What is being asked:
Output all records precisely as written.

Saved data entries:
::::

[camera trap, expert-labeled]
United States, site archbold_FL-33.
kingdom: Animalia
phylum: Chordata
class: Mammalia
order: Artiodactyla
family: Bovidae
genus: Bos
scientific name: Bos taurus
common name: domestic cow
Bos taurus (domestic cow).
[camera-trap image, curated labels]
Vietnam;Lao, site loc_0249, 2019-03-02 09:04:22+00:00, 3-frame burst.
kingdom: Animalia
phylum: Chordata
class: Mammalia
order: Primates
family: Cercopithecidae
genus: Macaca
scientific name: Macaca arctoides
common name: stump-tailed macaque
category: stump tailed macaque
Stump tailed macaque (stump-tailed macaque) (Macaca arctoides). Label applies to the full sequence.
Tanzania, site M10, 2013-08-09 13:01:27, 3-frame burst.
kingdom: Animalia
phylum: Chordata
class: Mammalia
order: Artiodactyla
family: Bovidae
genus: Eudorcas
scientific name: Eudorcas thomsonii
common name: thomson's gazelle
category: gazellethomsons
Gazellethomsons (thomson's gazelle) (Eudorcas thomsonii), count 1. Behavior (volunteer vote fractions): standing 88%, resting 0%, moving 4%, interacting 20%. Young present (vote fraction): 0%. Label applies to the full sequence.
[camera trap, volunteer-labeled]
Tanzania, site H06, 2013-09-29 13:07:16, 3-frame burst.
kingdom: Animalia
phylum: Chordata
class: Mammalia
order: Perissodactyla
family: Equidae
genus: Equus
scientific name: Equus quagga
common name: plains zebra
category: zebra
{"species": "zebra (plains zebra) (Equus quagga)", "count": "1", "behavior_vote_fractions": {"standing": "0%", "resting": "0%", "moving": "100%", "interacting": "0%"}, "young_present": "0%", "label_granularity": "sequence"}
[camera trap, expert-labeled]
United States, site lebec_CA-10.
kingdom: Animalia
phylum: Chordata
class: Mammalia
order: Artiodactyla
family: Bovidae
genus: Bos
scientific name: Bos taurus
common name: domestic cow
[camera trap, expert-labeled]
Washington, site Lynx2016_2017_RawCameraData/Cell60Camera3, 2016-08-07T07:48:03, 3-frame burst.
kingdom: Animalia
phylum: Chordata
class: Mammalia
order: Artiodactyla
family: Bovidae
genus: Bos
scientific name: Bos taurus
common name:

::::

Written answer:
[camera trap, expert-labeled]
United States, site archbold_FL-33.
kingdom: Animalia
phylum: Chordata
class: Mammalia
order: Artiodactyla
family: Bovidae
genus: Bos
scientific name: Bos taurus
common name: domestic cow
Bos taurus (domestic cow).
[camera-trap image, curated labels]
Vietnam;Lao, site loc_0249, 2019-03-02 09:04:22+00:00, 3-frame burst.
kingdom: Animalia
phylum: Chordata
class: Mammalia
order: Primates
family: Cercopithecidae
genus: Macaca
scientific name: Macaca arctoides
common name: stump-tailed macaque
category: stump tailed macaque
Stump tailed macaque (stump-tailed macaque) (Macaca arctoides). Label applies to the full sequence.
Tanzania, site M10, 2013-08-09 13:01:27, 3-frame burst.
kingdom: Animalia
phylum: Chordata
class: Mammalia
order: Artiodactyla
family: Bovidae
genus: Eudorcas
scientific name: Eudorcas thomsonii
common name: thomson's gazelle
category: gazellethomsons
Gazellethomsons (thomson's gazelle) (Eudorcas thomsonii), count 1. Behavior (volunteer vote fractions): standing 88%, resting 0%, moving 4%, interacting 20%. Young present (vote fraction): 0%. Label applies to the full sequence.
[camera trap, volunteer-labeled]
Tanzania, site H06, 2013-09-29 13:07:16, 3-frame burst.
kingdom: Animalia
phylum: Chordata
class: Mammalia
order: Perissodactyla
family: Equidae
genus: Equus
scientific name: Equus quagga
common name: plains zebra
category: zebra
{"species": "zebra (plains zebra) (Equus quagga)", "count": "1", "behavior_vote_fractions": {"standing": "0%", "resting": "0%", "moving": "100%", "interacting": "0%"}, "young_present": "0%", "label_granularity": "sequence"}
[camera trap, expert-labeled]
United States, site lebec_CA-10.
kingdom: Animalia
phylum: Chordata
class: Mammalia
order: Artiodactyla
family: Bovidae
genus: Bos
scientific name: Bos taurus
common name: domestic cow
[camera trap, expert-labeled]
Washington, site Lynx2016_2017_RawCameraData/Cell60Camera3, 2016-08-07T07:48:03, 3-frame burst.
kingdom: Animalia
phylum: Chordata
class: Mammalia
order: Artiodactyla
family: Bovidae
genus: Bos
scientific name: Bos taurus
common name:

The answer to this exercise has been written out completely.